Stored data:
+++
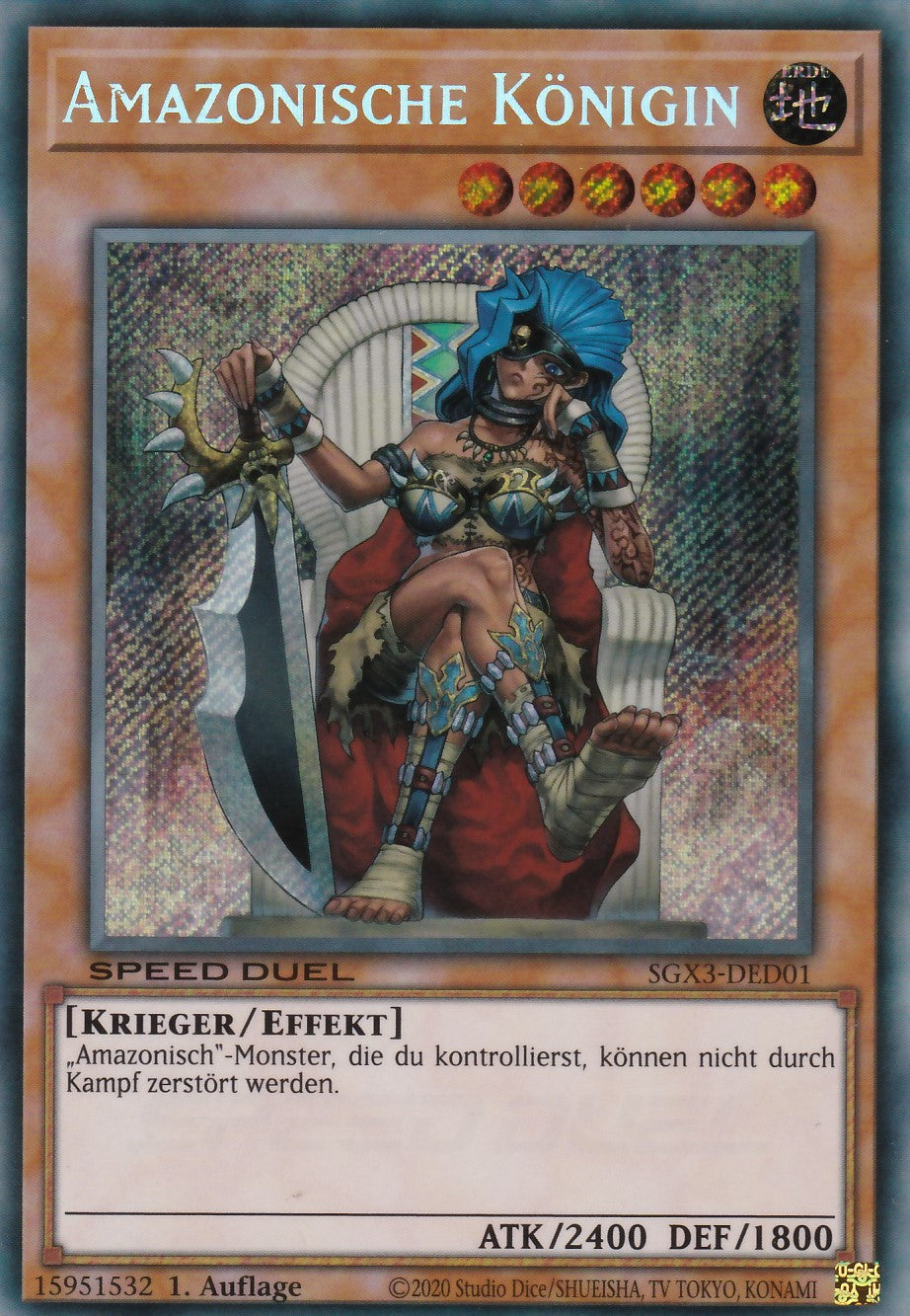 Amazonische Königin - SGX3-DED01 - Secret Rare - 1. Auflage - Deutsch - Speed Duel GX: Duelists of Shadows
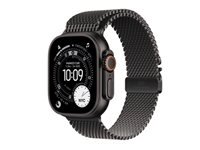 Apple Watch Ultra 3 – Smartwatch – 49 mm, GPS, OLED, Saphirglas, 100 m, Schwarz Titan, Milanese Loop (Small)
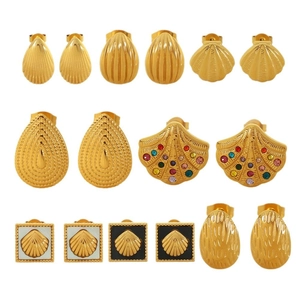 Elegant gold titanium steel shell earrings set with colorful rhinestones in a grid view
+++
Would you copy out the material above exactly, without the pictures in it?

Written answer:
 Amazonische Königin - SGX3-DED01 - Secret Rare - 1. Auflage - Deutsch - Speed Duel GX: Duelists of Shadows
 Apple Watch Ultra 3 – Smartwatch – 49 mm, GPS, OLED, Saphirglas, 100 m, Schwarz Titan, Milanese Loop (Small)
 Elegant gold titanium steel shell earrings set with colorful rhinestones in a grid view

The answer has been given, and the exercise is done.